行分けの詩では、構文内部の結節で改行し、意味や景の転換・加算を強調するやりかたもある。これは構文の内部性をはだかにする策謀だ。じっさいそこでは構造の露呈こそが、意味の着衣をいなむ新鮮な剥奪に変わっている。
けれども、はだかのみえない(はだかであることがはだかを不可視化する)くぐもったひかりのようなものがある。もともと等時拍音のつらなるひびきを、大体の等時性(日本語の特質からいって二音ていどの差のある束)をつうじて改行してゆく「二重-等時」の詩がそれだ。
それは、みえない全体にたいして分割の過程だけをみせてゆくかりそめの進展、その意味では脱構造性に依存している。音楽にかよう内部性がとうぜんそこにあるが、単位ごとの分割は、そのまましるされる音数にだけ物質的にみちあふれる。分割によって整合的に記憶にのこされる内部の進展も、それのふくむ要素によって遠くなるだけうすく盲目化されてゆくのだ。残存域の眼から耳への移行をつうじ、ことばが「そこにあった」とはいえなくなる。それでけっきょく発声の次元が審問に付されることになる。
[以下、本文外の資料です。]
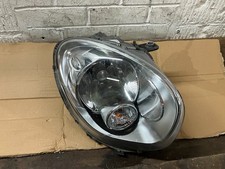 Mini Cooper R60 R61 Faro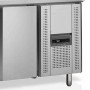 TEFCOLD - Table de préparation 2 portes GN 1/1 cuve GN 1/3 297 L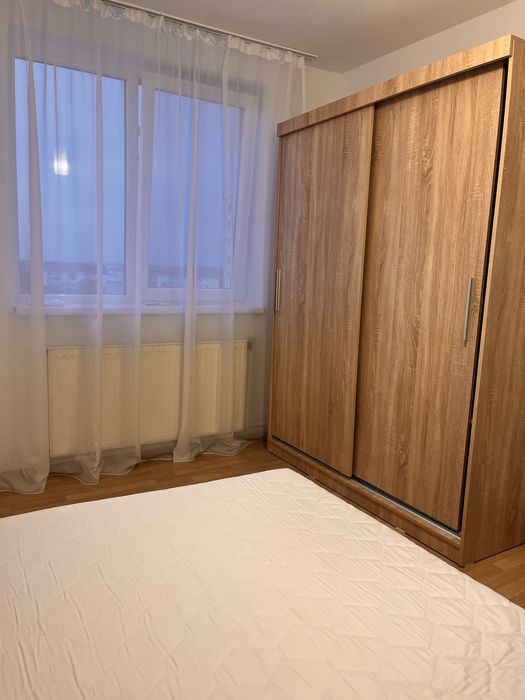 Proprietar - Apartament 3 camere decomandat - Dacia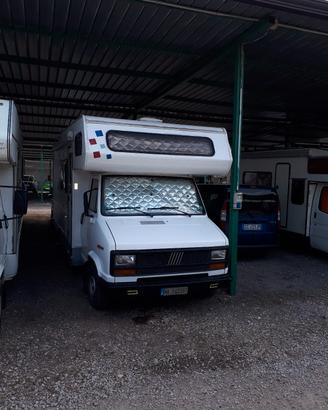 Camper Mirage 440 Family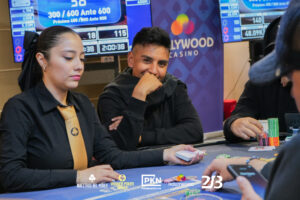 Open – WPS – Día 1B – WPS Etapa 3 - 4.000 Millones GTD – foto 164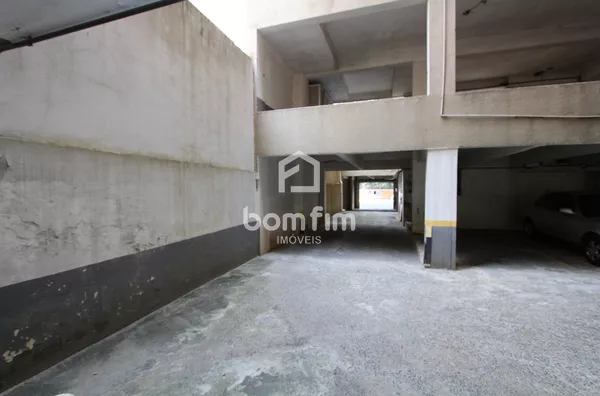 Apartamento para venda  de 1 quarto(s), Centro Histórico, Porto Alegre/RS. - Foto 43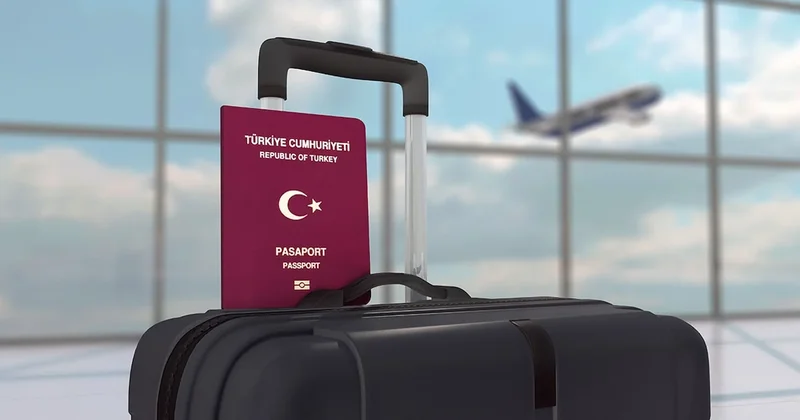 Sınır kapılarında rekor kırıldı: 1 milyon Türk aynı yere akın etti Sözcü Gazetesi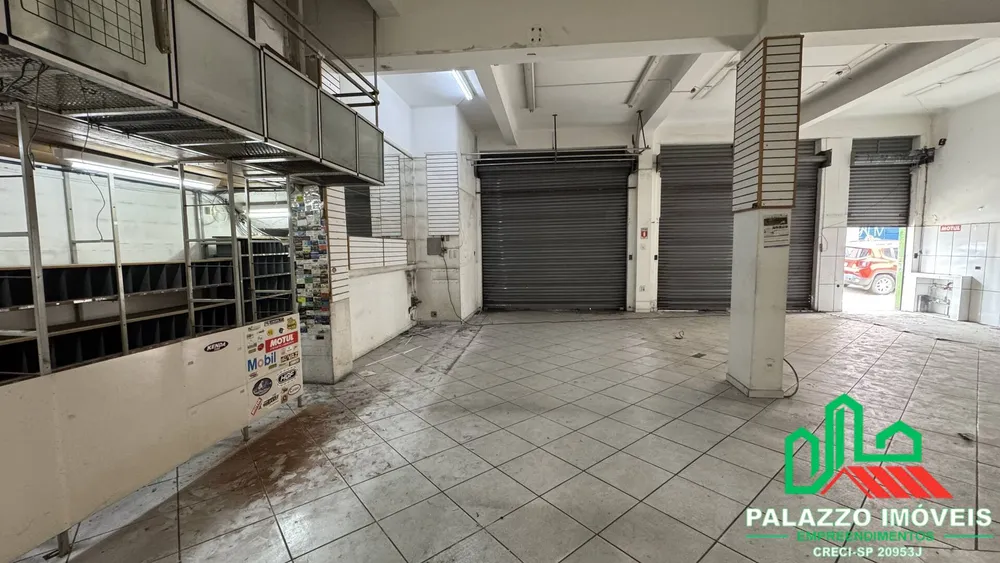 Loja-Salão, 173 m² - Foto 3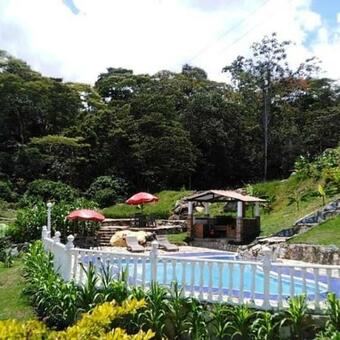 Hotel Finca Campestre Rancho Alegre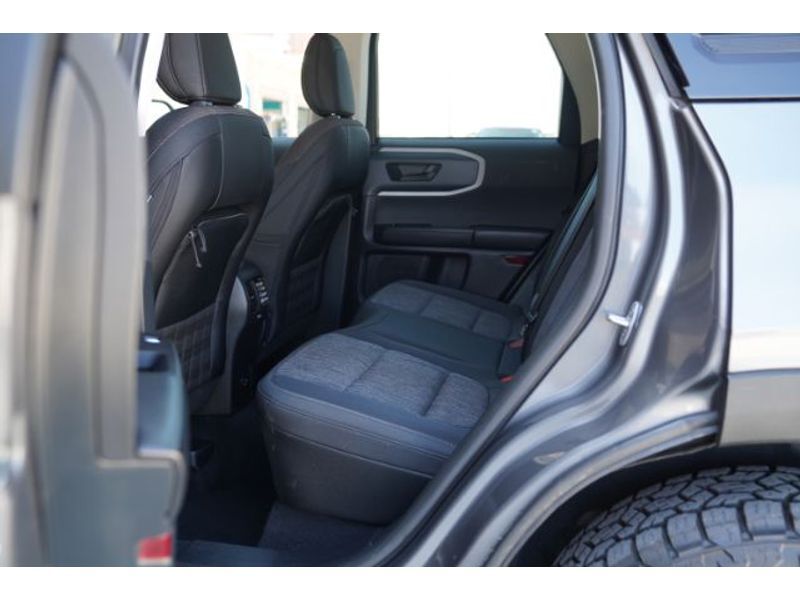 2021 Ford Bronco Sport Big Bend Huntington UT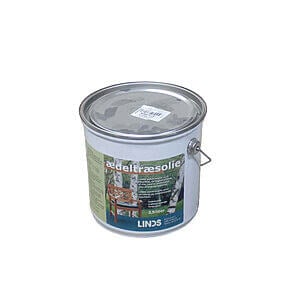 Gylden Ædelstræsolie 2,5L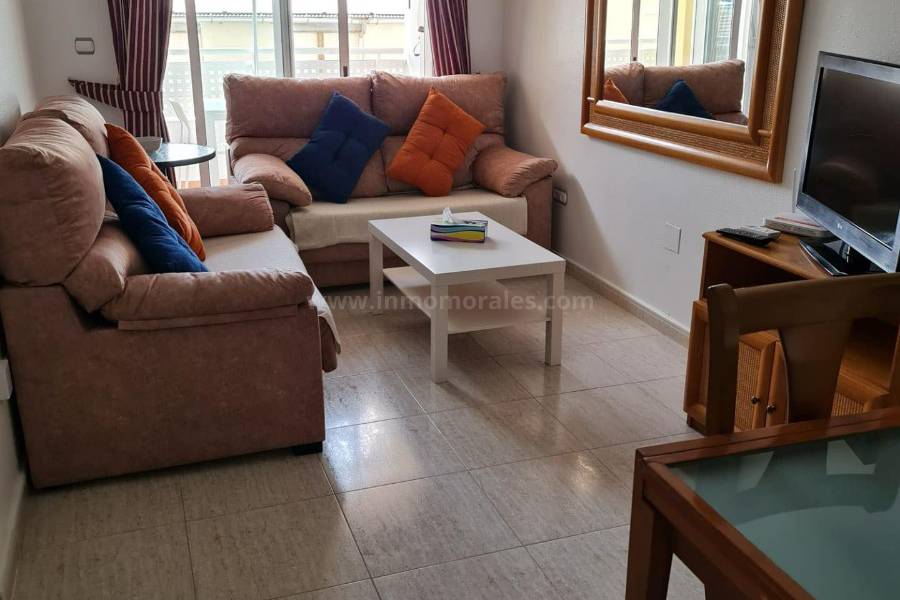 Wiederverkauf - Wohnung/Apartment - Almoradí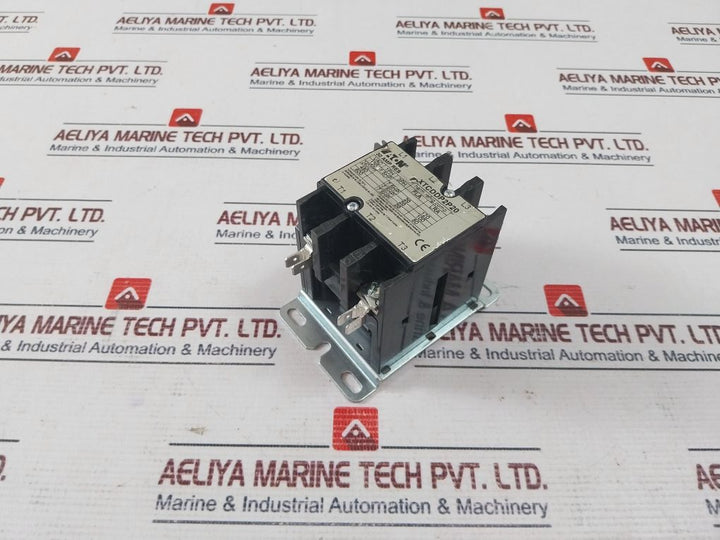 Eaton Xtcddp2P20 Contactor 30A 380V 50-60Hz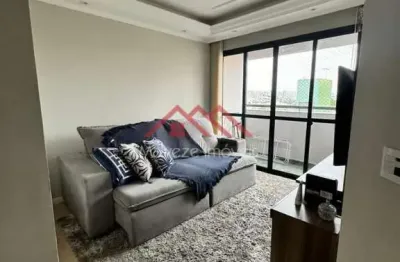 Apartamento com 3 quartos à venda na rua engenheiro luiz scala júnior, 40, rudge ramos, são bernardo do campo por r$ 460.000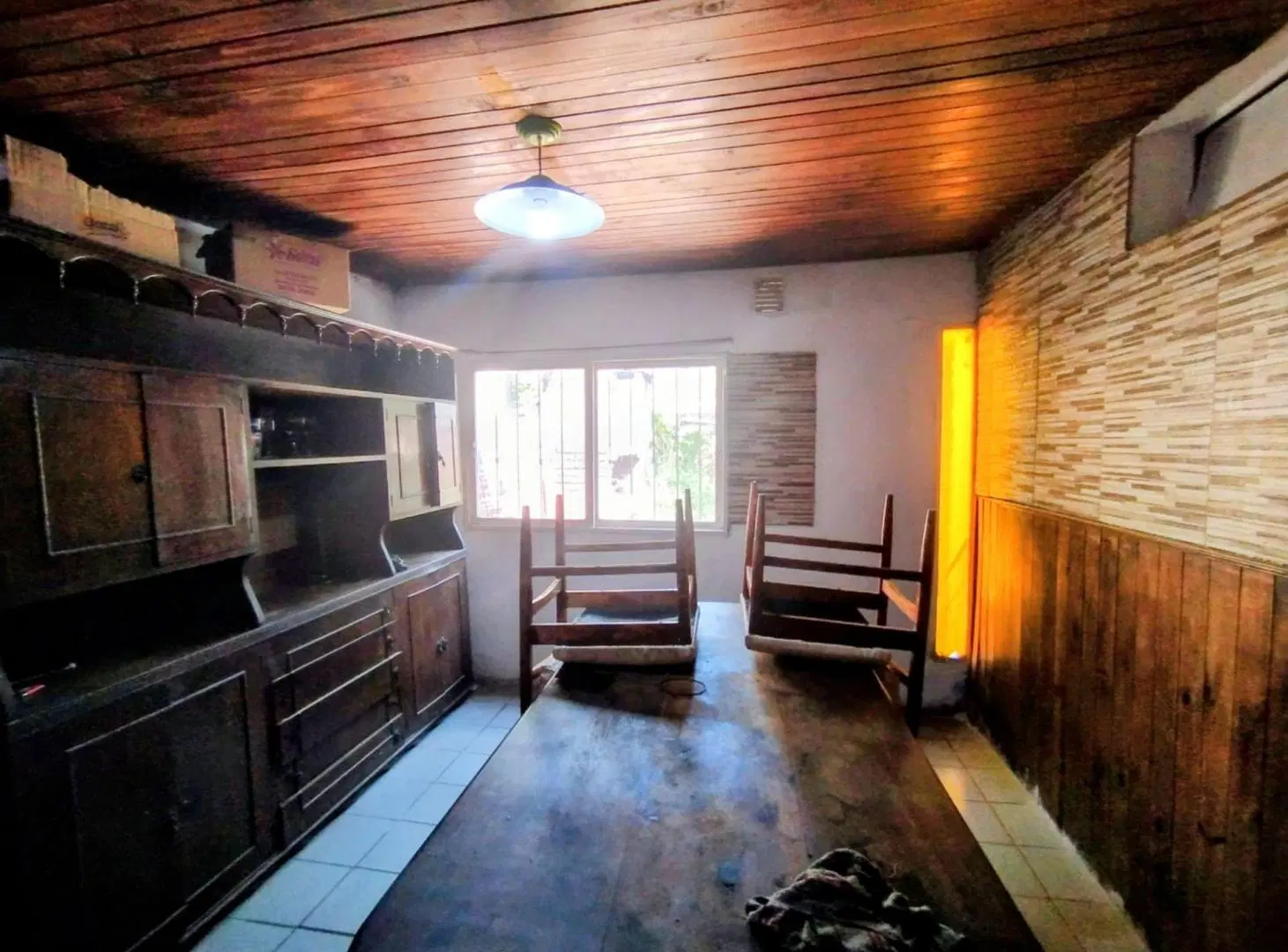 ALQUILER CASA 3 DORM. A METROS DE AV. RICHIERI 2
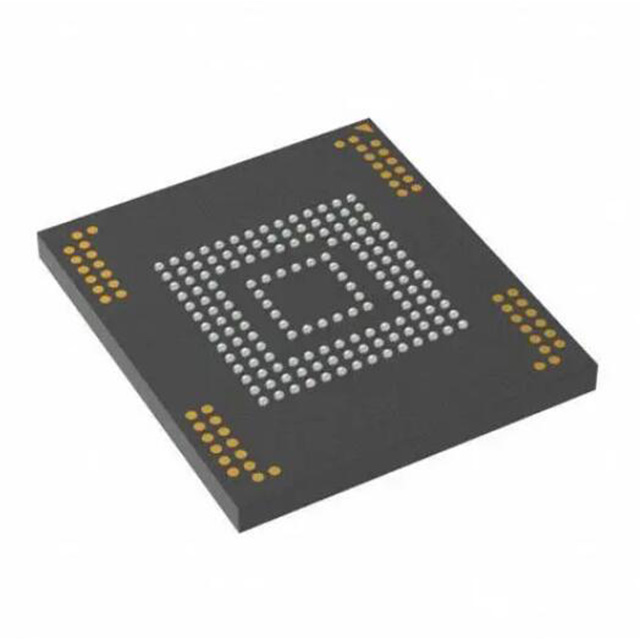 [供應，回收] Micron MTFC64GASAONS-AAT 512Gbit FLASH - NAND (SLC) 存儲器 IC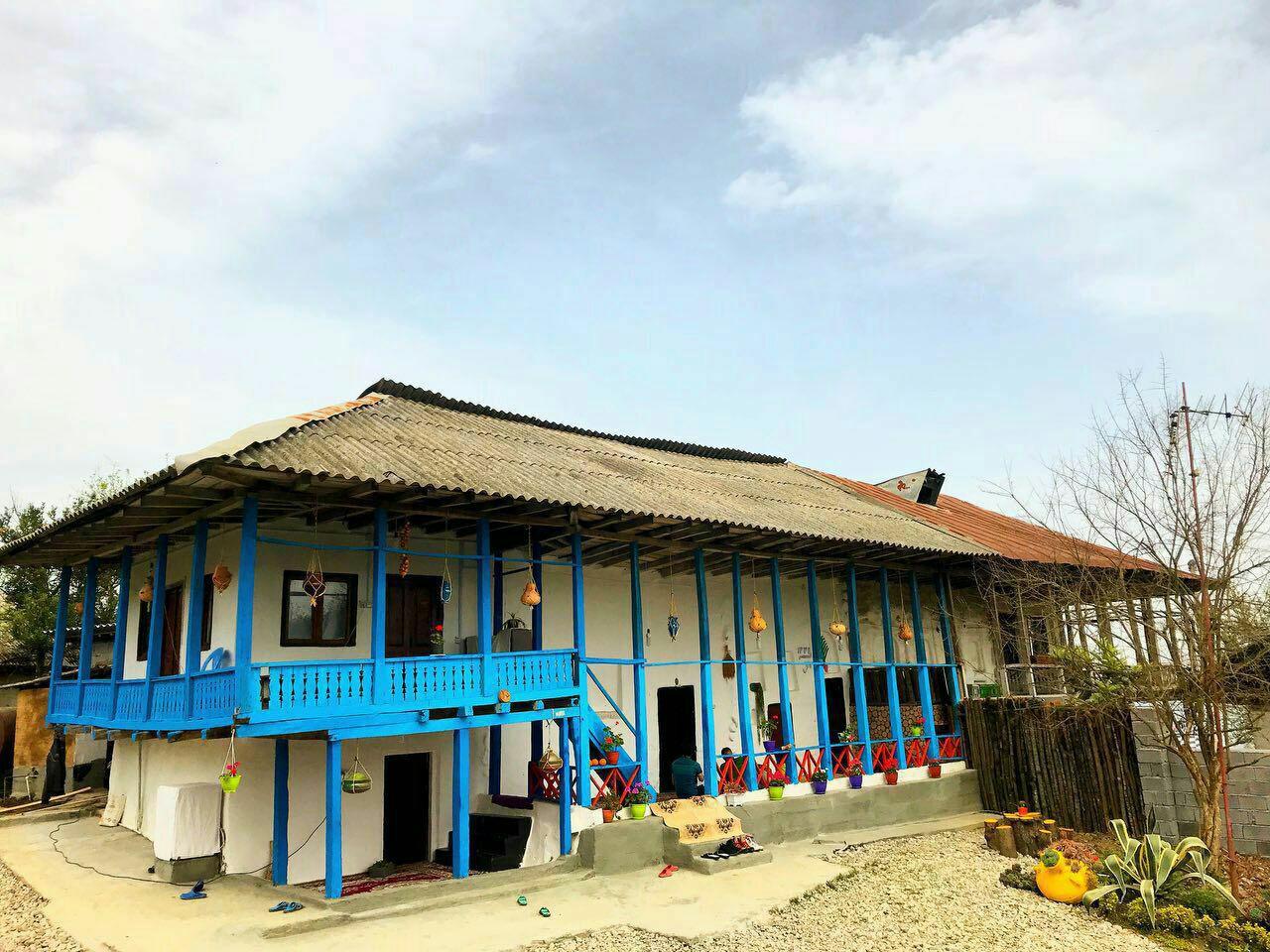 اتاق سنتی 2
等音性をもっておりてくる音に綾をくわえるのは、支配的ではない音楽への意識だろう。たとえば音の変化が一本のほそい幅にのみ載っているという意識。それがスラー(滑落)、ビブラート(ひだ)、コブシによるひるがえり(メビウスの輪のむすび)などを喚起して、発声の個別性をつくりあげる。こうした分割の分割がみちるなかに、一本のほそい幅が、その幅がこわれるような「瞬間の充足」でみちる。このとき充足に集中すれば悦ばしいし、幅に注意すれば哀しいという二重性が、ことばをたどる者には生じてゆく。コーラスの誕生だ。